# Possible stance limitations for olie/box



## jamesdthomas2 (Nov 22, 2011)

I am 5'9, 165 lbs, ride 157 board, +15/-15, 21 inch wide. I have two problems:

1. I can pop easily 2 feet but I can only Ollie about 2 inches off ground. I have difficulty putting even weight on back foot to start the Ollie. Is this because I ride -15 on back foot? Would switching this to 0 make ollie easier. Would making stance wider or smaller make this easier?

2. When I am on a box, I would like to 180 off. But I fell paralized when riding flat base. I often stall out in the air and can only get I couple of inches off the ground no matter which type of jumping method I use. Should I Ollie or pop off the box to get the 180. 

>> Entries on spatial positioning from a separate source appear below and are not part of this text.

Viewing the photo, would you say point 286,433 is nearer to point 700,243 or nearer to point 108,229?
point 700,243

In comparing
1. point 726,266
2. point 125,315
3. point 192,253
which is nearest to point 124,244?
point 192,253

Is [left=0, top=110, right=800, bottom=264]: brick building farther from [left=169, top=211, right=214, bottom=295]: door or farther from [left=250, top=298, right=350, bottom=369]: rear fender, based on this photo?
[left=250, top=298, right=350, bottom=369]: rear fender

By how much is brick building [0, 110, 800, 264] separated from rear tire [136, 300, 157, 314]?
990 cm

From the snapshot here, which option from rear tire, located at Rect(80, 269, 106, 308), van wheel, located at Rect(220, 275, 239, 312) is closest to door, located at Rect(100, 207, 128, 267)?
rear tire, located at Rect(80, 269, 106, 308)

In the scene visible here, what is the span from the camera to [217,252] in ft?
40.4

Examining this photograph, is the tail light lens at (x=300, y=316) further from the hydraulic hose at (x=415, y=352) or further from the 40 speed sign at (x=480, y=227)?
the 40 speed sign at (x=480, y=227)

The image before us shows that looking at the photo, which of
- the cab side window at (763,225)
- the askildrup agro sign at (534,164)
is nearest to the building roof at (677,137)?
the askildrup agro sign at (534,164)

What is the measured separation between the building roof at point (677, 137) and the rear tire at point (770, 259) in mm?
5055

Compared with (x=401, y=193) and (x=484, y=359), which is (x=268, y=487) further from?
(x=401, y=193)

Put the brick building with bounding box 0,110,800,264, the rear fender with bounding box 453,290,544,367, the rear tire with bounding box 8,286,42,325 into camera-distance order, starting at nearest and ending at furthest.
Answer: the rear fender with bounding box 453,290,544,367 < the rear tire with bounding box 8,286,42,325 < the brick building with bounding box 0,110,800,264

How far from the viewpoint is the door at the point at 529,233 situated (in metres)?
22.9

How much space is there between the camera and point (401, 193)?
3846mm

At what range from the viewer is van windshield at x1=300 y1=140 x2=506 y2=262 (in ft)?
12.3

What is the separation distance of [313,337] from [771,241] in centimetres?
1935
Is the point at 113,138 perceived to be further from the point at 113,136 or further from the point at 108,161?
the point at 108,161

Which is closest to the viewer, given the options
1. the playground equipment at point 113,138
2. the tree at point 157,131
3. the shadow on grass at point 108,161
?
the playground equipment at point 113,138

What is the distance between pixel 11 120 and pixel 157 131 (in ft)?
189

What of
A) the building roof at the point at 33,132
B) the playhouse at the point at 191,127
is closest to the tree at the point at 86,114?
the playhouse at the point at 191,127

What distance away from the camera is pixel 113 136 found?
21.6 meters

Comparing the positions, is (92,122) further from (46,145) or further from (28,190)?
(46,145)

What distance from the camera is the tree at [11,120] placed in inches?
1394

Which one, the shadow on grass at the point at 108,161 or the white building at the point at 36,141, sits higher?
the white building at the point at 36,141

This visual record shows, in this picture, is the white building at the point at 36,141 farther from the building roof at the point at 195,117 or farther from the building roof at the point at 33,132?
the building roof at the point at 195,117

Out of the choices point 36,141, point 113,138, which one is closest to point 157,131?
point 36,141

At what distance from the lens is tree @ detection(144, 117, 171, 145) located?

I appreciate any help with this.


----------



## boarderaholic (Aug 13, 2007)

Try widening your stance a tad. I have often found that when it's set too close together, it's much harder to ollie.


----------



## slyder (Jan 18, 2010)

jamesdthomas2 said:


> But I fell paralyzed when riding flat base. I often stall out in the air and can only get I couple of inches off the ground no matter which type of jumping method I use. Should I Ollie or pop off the box to get the 180.


Are there 2 questions here? Can't ollie and can't 180??

The 180 try winding your upper body more so that when you start the spin you have a lot of momentum. Since you said you stall out before getting all the way around. Then once you start to get it you will probably be able to reduce some of that wind up.


----------



## jamesdthomas2 (Nov 22, 2011)

Thanks for your help. And yes there are two question.I can 180 just fine on snow. Do u think a different stance set up will help me do this easier on a box? I have cartel bindings and ride at F1. Will a less agressive lean help?


----------



## Nefarious (Dec 26, 2010)

I've got an army footlocker that i practice on at home. I propel myself up onto it with various spins. sometimes I land 5-0, sometimes boardslide.

Either way, see if you have something laying around home that you can practice on. You spend a few weeks practicing and your ollie will improve in no time. Try propelling yourself up without popping off a lip/edge. It'll help build your leg muscles up.


----------



## KnoxBoarderX (Aug 26, 2011)

Like it was said before, a wider stance will help you ollie easier. Mine is about 23.5 to 24 inches. 

As for the 180 off the I wouldn't try to ollie, just give a little pop.


----------



## gjsnowboarder (Sep 1, 2009)

jamesdthomas2 said:


> I am 5'9, 165 lbs, ride 157 board, +15/-15, 21 inch wide. I have two problems:
> 
> 1. I can pop easily 2 feet but I can only Ollie about 2 inches off ground. I have difficulty putting even weight on back foot to start the Ollie. Is this because I ride -15 on back foot? Would switching this to 0 make ollie easier. Would making stance wider or smaller make this easier?
> 
> ...


1.) It is probably your technique with olling that is the issue not your board set-up. Suggestions such as widening or narrowing your width of stance can change your range of motion and limit or help you either way. From your board and physical stats this most likely is not the case. That being said experimenting with your stance width is never a bad thing. If you do this experiment first by finding our how narrow and wide you can go first. Then start changing the width by smaller amounts till you have a spot that feels comfortable and lets your body have the max amount of motion both vertically and horizontally.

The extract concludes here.